The social media company was quick to point out that it has yet to find coordination among the accounts. "These were distinct campaigns and we have not identified any link or coordination between them," the company said in a blog post. "However, they used similar tactics by creating networks of accounts to mislead others about who they were and what they were doing."

Calling the people behind the activity "determined and well funded," Facebook said "rooting out" abuse remains a challenge.

The company defended its lengthy probes, which may be difficult to coordinate with law enforcement running investigations of their own. "There is always a tension between taking down these bad actors quickly and improving our defenses over the long term," Facebook said. "If we remove them too early, it's harder to understand their playbook and the extent of their network."

Acting on a tip from FireEye about a network of Facebook pages and accounts on other sites called "Liberty Front Press," Facebook discovered coordinated inauthentic behaviour aimed at persons in the Middle East, Latin America, UK and US.

The company was "able to link this network to Iranian state media through publicly available website registration information, as well as the use of related IP addresses and Facebook Pages sharing the same admins," wrote Nathaniel Gleicher, head of cybersecurity policy. 

Some of the accounts, dating back to 2013, "attempted to conceal their location, and they primarily posted political content focused on the Middle East, as well as the UK, US and Latin America," Gleicher said, explaining that the in 2017 the focus was increasingly on the US and UK. 

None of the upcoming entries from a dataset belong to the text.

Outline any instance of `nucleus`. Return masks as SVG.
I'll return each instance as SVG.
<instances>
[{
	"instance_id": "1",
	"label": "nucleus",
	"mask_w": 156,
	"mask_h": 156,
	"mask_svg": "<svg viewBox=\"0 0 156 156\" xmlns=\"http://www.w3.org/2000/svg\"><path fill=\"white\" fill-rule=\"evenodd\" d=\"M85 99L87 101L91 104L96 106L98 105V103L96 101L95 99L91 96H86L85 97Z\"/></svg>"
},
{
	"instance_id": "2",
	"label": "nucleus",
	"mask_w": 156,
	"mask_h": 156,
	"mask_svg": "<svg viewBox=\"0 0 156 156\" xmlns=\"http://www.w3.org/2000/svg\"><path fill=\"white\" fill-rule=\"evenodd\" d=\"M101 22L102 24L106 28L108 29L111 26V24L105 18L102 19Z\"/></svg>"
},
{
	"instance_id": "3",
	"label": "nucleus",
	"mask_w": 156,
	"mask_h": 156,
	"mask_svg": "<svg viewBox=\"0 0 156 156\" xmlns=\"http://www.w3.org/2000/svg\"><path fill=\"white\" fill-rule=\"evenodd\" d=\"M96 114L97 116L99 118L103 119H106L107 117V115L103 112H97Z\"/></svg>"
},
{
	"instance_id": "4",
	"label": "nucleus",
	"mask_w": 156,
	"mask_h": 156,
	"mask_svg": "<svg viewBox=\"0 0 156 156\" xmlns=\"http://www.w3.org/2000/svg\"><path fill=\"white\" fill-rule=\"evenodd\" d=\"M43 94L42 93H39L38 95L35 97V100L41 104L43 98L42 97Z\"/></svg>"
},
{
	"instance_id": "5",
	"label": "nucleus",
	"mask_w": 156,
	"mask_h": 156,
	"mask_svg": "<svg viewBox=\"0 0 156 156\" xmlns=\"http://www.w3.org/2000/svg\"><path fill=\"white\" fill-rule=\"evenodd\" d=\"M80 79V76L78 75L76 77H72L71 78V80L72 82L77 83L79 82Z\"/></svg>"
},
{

"Accounts and pages linked to ‘Liberty Front Press' typically posed as news and civil society organisations sharing information in multiple countries without revealing their true identity," he said. 

The accounts attracted about 155,000 followers on Facebook and 48,000 on Instagram. 

The second part of Facebook's probe revealed "links between ‘Liberty Front Press' and another set of accounts and pages, the first of which was created in 2016," that "typically posed as news organisations and didn't reveal their true identity," Gleicher said. "They also engaged in traditional cyber-security attacks, including attempts to hack people's accounts and spread malware, which we had seen before and disrupted."

A third segment of the probe in August 2017 "uncovered another set of accounts and pages, the first of which was created in 2011, that largely shared content about Middle East politics in Arabic and Farsi," he said. "They also shared content about politics in the UK and US in English."